** EXERCISE DIRECTIONS **
Please retype all of the data below, reproducing each line character for character.

** THE DATA **
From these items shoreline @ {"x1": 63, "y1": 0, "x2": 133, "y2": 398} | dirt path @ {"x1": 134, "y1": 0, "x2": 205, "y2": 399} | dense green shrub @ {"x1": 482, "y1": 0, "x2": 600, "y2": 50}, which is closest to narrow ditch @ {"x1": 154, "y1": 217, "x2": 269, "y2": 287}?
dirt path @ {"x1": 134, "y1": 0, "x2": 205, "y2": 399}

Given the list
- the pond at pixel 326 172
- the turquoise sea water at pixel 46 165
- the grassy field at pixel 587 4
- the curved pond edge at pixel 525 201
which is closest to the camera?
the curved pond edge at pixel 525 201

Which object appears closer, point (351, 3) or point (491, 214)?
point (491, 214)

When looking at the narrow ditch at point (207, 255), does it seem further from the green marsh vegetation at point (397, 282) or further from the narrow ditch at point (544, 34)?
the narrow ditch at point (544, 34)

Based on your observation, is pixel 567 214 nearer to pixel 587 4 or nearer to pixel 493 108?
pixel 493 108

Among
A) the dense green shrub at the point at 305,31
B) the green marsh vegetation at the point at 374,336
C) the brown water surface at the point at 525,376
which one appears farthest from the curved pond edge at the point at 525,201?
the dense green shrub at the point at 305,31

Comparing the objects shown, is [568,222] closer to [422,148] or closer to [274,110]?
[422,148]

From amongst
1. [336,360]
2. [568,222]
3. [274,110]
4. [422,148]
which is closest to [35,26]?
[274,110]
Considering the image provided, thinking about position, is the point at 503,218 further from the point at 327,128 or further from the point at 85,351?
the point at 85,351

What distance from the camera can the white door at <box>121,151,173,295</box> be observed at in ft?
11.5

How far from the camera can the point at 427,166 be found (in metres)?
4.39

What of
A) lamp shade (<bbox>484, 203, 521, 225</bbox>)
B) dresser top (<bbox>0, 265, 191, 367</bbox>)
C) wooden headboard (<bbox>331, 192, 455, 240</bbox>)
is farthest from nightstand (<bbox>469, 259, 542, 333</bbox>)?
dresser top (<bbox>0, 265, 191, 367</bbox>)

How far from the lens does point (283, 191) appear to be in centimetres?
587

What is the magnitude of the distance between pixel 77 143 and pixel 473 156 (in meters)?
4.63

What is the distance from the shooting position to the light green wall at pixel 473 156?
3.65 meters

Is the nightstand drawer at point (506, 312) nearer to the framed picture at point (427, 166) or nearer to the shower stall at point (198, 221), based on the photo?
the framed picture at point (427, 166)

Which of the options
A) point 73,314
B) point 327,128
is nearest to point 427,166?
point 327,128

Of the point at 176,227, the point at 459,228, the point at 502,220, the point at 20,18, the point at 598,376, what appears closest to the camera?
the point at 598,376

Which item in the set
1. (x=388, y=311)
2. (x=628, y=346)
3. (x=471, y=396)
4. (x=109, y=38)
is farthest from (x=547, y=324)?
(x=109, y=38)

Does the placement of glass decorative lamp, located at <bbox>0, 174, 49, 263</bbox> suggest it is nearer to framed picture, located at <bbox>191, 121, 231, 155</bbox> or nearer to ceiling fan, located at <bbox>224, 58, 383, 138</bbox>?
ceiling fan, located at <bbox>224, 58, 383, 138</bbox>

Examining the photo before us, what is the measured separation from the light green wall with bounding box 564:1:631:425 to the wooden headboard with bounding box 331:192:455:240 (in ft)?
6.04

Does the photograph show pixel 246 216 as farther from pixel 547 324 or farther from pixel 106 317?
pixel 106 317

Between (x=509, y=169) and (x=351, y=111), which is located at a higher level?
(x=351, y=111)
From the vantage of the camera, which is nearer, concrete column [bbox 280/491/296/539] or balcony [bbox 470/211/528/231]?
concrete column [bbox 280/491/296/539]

** RESPONSE TO THE TASK **
From these items shoreline @ {"x1": 63, "y1": 0, "x2": 133, "y2": 398} | dirt path @ {"x1": 134, "y1": 0, "x2": 205, "y2": 399} | dense green shrub @ {"x1": 482, "y1": 0, "x2": 600, "y2": 50}, which is closest to narrow ditch @ {"x1": 154, "y1": 217, "x2": 269, "y2": 287}?
dirt path @ {"x1": 134, "y1": 0, "x2": 205, "y2": 399}

Given the list
- the pond at pixel 326 172
- the turquoise sea water at pixel 46 165
- the grassy field at pixel 587 4
- the curved pond edge at pixel 525 201
which is closest to the camera?
the curved pond edge at pixel 525 201

Which object appears closer, point (351, 3) or point (491, 214)?
point (491, 214)

When looking at the narrow ditch at point (207, 255), does it seem further from the green marsh vegetation at point (397, 282) or further from the narrow ditch at point (544, 34)?
the narrow ditch at point (544, 34)

Based on your observation, is pixel 567 214 nearer to pixel 587 4 or nearer to pixel 493 108?
pixel 493 108

Among
A) the dense green shrub at the point at 305,31
B) the green marsh vegetation at the point at 374,336
C) the brown water surface at the point at 525,376
which one appears farthest from the curved pond edge at the point at 525,201?
the dense green shrub at the point at 305,31

Comparing the objects shown, is [568,222] closer to [422,148] or closer to [274,110]?
[422,148]

From amongst
1. [336,360]
2. [568,222]
3. [274,110]
4. [422,148]
which is closest to [35,26]?
[274,110]
Considering the image provided, thinking about position, is the point at 503,218 further from the point at 327,128 or further from the point at 85,351?
the point at 85,351

What distance from the camera can the white door at <box>121,151,173,295</box> be observed at in ft?
11.5

How far from the camera can the point at 427,166 be found (in metres)?
4.39

What of
A) lamp shade (<bbox>484, 203, 521, 225</bbox>)
B) dresser top (<bbox>0, 265, 191, 367</bbox>)
C) wooden headboard (<bbox>331, 192, 455, 240</bbox>)
is farthest from nightstand (<bbox>469, 259, 542, 333</bbox>)?
dresser top (<bbox>0, 265, 191, 367</bbox>)

How far from the lens does point (283, 191) appear to be in centimetres?
587

What is the magnitude of the distance between pixel 77 143 and pixel 473 156 (in meters)?
4.63

What is the distance from the shooting position to the light green wall at pixel 473 156?
3.65 meters

Is the nightstand drawer at point (506, 312) nearer to the framed picture at point (427, 166) or nearer to the shower stall at point (198, 221), based on the photo?
the framed picture at point (427, 166)

Which of the options
A) point 73,314
B) point 327,128
is nearest to point 427,166?
point 327,128

Of the point at 176,227, the point at 459,228, the point at 502,220, the point at 20,18, the point at 598,376, what appears closest to the camera?
the point at 598,376

Which item in the set
1. (x=388, y=311)
2. (x=628, y=346)
3. (x=471, y=396)
4. (x=109, y=38)
is farthest from (x=547, y=324)?
(x=109, y=38)

Does the placement of glass decorative lamp, located at <bbox>0, 174, 49, 263</bbox> suggest it is nearer to framed picture, located at <bbox>191, 121, 231, 155</bbox> or nearer to ceiling fan, located at <bbox>224, 58, 383, 138</bbox>?
ceiling fan, located at <bbox>224, 58, 383, 138</bbox>

Examining the photo before us, what is the measured separation from the light green wall with bounding box 564:1:631:425 to the wooden headboard with bounding box 331:192:455:240 (in ft)?
6.04

Does the photograph show pixel 246 216 as farther from pixel 547 324 or farther from pixel 106 317?
pixel 106 317

Between (x=509, y=169) and (x=351, y=111), which is located at a higher level?
(x=351, y=111)
From the vantage of the camera, which is nearer, concrete column [bbox 280/491/296/539] or balcony [bbox 470/211/528/231]?
concrete column [bbox 280/491/296/539]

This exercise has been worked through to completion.